I have a viper 5101 and it has one big issue. The lock and unlock side of it works flawlessly along with its other features in the security area. the problem im having is the fact it wont function for jack in keeping the car running in pit stop mode or wont even start the car up at all if i press the remote start button on the remote. All it does is click a bunch of times flashing the parking lights nothing else no click from inside or nothing. any help would be beyond appreciated at this point. i also have the newer 5101 with the 18 pin harness on it. i also have put it into automatic mode for my car. i have tried the shutdown diagnostic procedure too and it dose no blinking or nothing.


----------



## jaggerwild (May 21, 2007)

mattintc said:


> I have a viper 5101 and it has one big issue. The lock and unlock side of it works flawlessly along with its other features in the security area. the problem im having is the fact it wont function for jack in keeping the car running in pit stop mode or wont even start the car up at all if i press the remote start button on the remote. All it does is click a bunch of times flashing the parking lights nothing else no click from inside or nothing. any help would be beyond appreciated at this point. i also have the newer 5101 with the 18 pin harness on it. i also have put it into automatic mode for my car. i have tried the shutdown diagnostic procedure too and it dose no blinking or nothing.


 If its not working to begin with it won't work in pit stop mode, who did the install? Have you taken it back to them? What kind of car is it in?


----------



## mattintc (Oct 22, 2011)

jaggerwild said:


> If its not working to begin with it won't work in pit stop mode, who did the install? Have you taken it back to them? What kind of car is it in?

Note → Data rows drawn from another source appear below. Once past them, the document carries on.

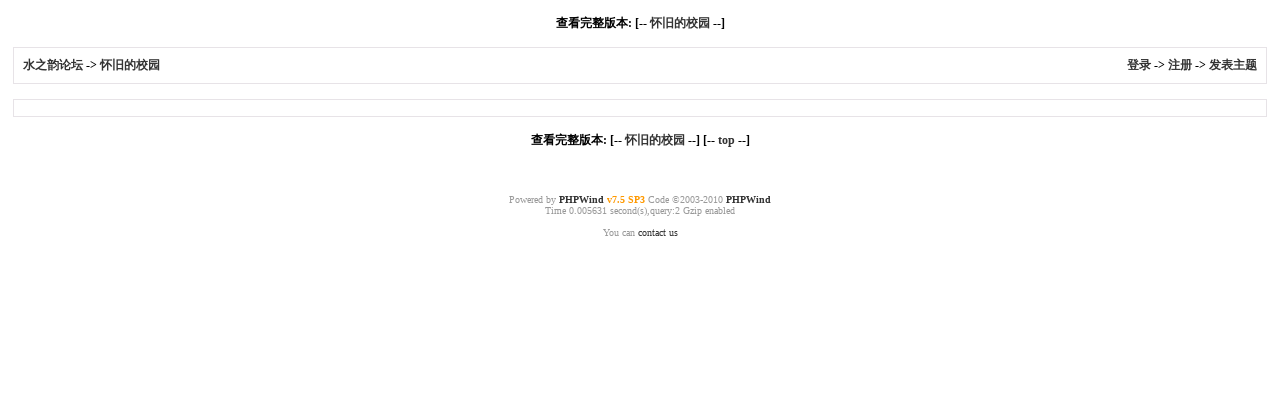

--- FILE ---
content_type: text/html
request_url: http://www.sjft.com/bbs/simple/?f42.html
body_size: 1262
content:
<html>
<head>
<meta http-equiv="Content-Type" content="text/html; charset=gbk" />
<base href="http://www.sjft.com/bbs/">
<title>怀旧的校园 - 水之韵论坛 - Powered by PHPWind</title>
<meta name="generator" content="PHPWind 7.5 SP3" />
<meta name="description" content="怀旧的校园,水之韵论坛" />
<meta name="keywords" content="怀旧的校园,水之韵论坛" />
<style type="text/css">
body {font-family: Verdana;font-size: 12px;margin: 0;color: #000000;background: #ffffff;}
img {border:0;}
td {font-size: 12px;}
textarea,input,select {font-family: Verdana;font-size: 12px;background-color: #ffffff;}
div.quote {margin:5px 5px;border:1px dashed #a6cbe7;padding:5px;background:#FFFFFF;line-height:normal;}
a {text-decoration: none;}
a:hover {color:#ff0000;text-decoration:none;}
.smalltxt {font-family: Tahoma, Verdana; font-size: 12px;}
.tpc_content {font-size: 13px;}
.i_table {border: #E7E3E7 1px solid;}
.head{background-color: #E7E3E7;}
h1{ font-size:14px;margin:0 0 10px 0;}
h2{ font-size:12px; margin:0;padding:0;}
</style><!--css-->
</head>
<body vlink="#333333" link="#333333">
<br />
<center><b>查看完整版本: [-- <a href="thread.php?fid=42" target="_blank">怀旧的校园</a> --]</b></center>
<br />
<table cellspacing="1" cellpadding="0" width="98%" class=i_table align="center">
<tr><td><table cellspacing="0" cellpadding="8" width="100%"><tr><td bgcolor="#FFFFFF">
<b><a href="simple/?">水之韵论坛</a> -&gt; <a href="simple/?f42.html">怀旧的校园</a></b>
</td><td bgcolor="#FFFFFF" align="right"><B><A HREF="login.php">登录</A> -&gt; <A HREF="register.php">注册</A> -&gt; <A HREF="post.php?fid=42">发表主题</A></B></td></tr>
</table></td></tr>
</table>
<br />
<table cellspacing="1" cellpadding="7" width="98%" class=i_table align="center">
<tr><td bgcolor="#FFFFFF">
<center></center>
<ul type="1" start="1">
</ul>
</td></tr>
</table>
<br />
<center><b>查看完整版本: [-- <a href="thread.php?fid=42" target="_blank">怀旧的校园</a> --] [-- <a href="simple/?f42.html#">top</a> --]</b></center>
<script src="http://u.phpwind.com/src/un.php" language="JavaScript"></script><br>
<br /><br />
<center><small><font color="#999999">Powered by <a href="http://www.phpwind.net/" target="_blank"><b>PHPWind</b></a> <a href="http://www.phpwind.net/" target="_blank"><b style="color:#FF9900">v7.5 SP3</b></a> Code &copy;2003-2010 <a href="http://www.phpwind.net/" target="_blank"><b>PHPWind</b></a> <br />
Time 0.005631 second(s),query:2 Gzip enabled<br /><br />You can  <a href='http://www.sjft.com/bbs/sendemail.php?username=水镜梵天'>contact us</a></font></small>
</center><br /></body></html>
<script language="JavaScript" src="http://init.phpwind.net/init.php?sitehash=10VFBYDAVWAgZQVAUFA1EGVwNVUAhQAwFRUQlYAwZaBgc&v=7.5 SP3&c=0"></script>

I put it in and i did everything correctly and tripple checked it over. all it will do is click. it is in a 1997 chevrolet cavalier with passlock 1 and if i can get it to light up the car and make it crank and start and die i will be extremly happy. I can deal with the passlock my self.


----------



## jaggerwild (May 21, 2007)

mattintc said:


> I put it in and i did everything correctly and tripple checked it over. all it will do is click. it is in a 1997 chevrolet cavalier with passlock 1 and if i can get it to light up the car and make it crank and start and die i will be extremly happy. I can deal with the passlock my self.


 OK,
So not sure what your asking me then? Refresh my memory how the pass lock1 works. (sorry not been under a dash in a few), so I assume this is the problem as if the pass lock isnt working nothing will work. EASY way to find out, (try this)
1 install the key in the ignition( dont turn it at all).
2 remote start the car

If the car starts you found your source of the problem, as if the pass lock bypass was working youd not be here, but with the key in the ignition you know IF the car NOW starts..................
Post back more questions


----------



## mattintc (Oct 22, 2011)

jaggerwild said:


> OK,
> So not sure what your asking me then? Refresh my memory how the pass lock1 works. (sorry not been under a dash in a few), so I assume this is the problem as if the pass lock isnt working nothing will work. EASY way to find out, (try this)
> 1 install the key in the ignition( dont turn it at all).
> 2 remote start the car
> ...


I had found out my problem and it simply was a missing toggle switch and or piece of wire. it works perfectly right now and what not.


----------



## jaggerwild (May 21, 2007)

mattintc said:


> I had found out my problem and it simply was a missing toggle switch and or piece of wire. it works perfectly right now and what not.


Cool!
But it would help others if you document what issue you had and how you found the problem. Thanks!


----------